→ MATERIAL TO PROCESS:
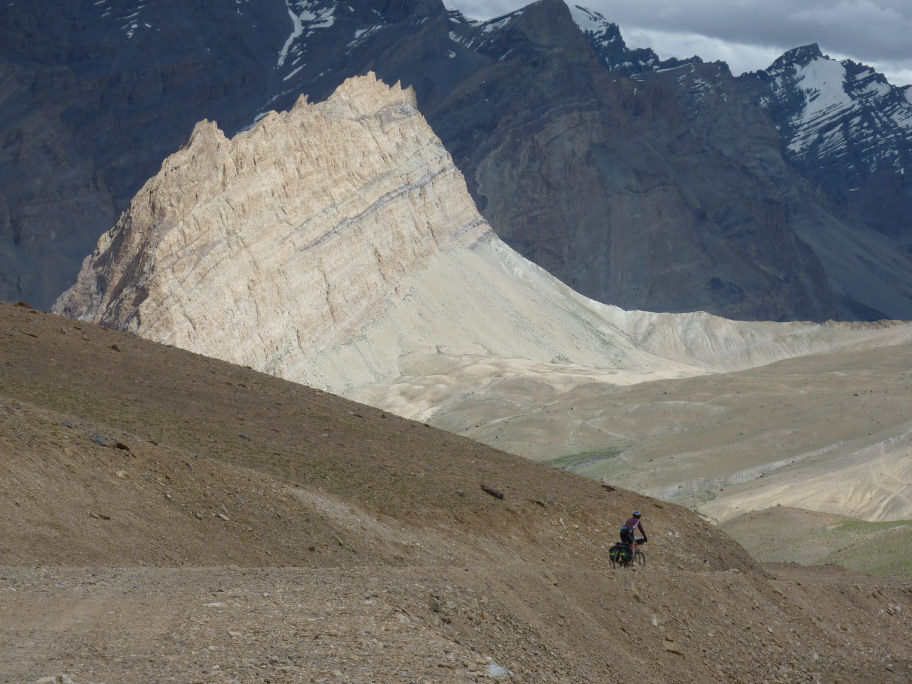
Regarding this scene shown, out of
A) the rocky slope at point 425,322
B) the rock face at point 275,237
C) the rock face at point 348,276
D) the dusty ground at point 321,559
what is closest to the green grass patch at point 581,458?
the rocky slope at point 425,322

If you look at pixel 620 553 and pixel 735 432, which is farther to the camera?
pixel 735 432

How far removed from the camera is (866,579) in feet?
100.0

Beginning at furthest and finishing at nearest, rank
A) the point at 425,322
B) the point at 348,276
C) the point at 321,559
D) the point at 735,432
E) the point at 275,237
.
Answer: the point at 425,322 < the point at 348,276 < the point at 275,237 < the point at 735,432 < the point at 321,559

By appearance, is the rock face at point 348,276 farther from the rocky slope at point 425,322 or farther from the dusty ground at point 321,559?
the dusty ground at point 321,559

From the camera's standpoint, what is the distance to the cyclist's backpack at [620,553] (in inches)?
925

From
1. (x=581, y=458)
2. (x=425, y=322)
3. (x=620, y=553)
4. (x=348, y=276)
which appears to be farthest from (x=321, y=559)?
(x=348, y=276)

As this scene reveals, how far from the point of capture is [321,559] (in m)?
20.6

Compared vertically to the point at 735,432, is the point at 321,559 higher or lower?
higher

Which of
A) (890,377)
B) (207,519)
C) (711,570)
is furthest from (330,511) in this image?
(890,377)

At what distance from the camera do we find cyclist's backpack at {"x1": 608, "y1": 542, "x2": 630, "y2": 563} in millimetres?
23484

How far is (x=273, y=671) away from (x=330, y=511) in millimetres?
8451

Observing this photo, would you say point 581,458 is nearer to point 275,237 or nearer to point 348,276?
point 275,237

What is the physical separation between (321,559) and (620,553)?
579 cm

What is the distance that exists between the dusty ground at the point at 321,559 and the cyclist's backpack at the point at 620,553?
321 mm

→ WHAT NEEDS TO BE DONE: Could you rewrite every line from the one containing "What is the physical" through the last line of the data, leaving nothing out, and add -46 to each distance value given in the answers?

→ EXERCISE RESPONSE:
What is the physical separation between (321,559) and (620,553)?
533 cm

What is the distance that exists between the dusty ground at the point at 321,559 and the cyclist's backpack at the point at 620,553?
275 mm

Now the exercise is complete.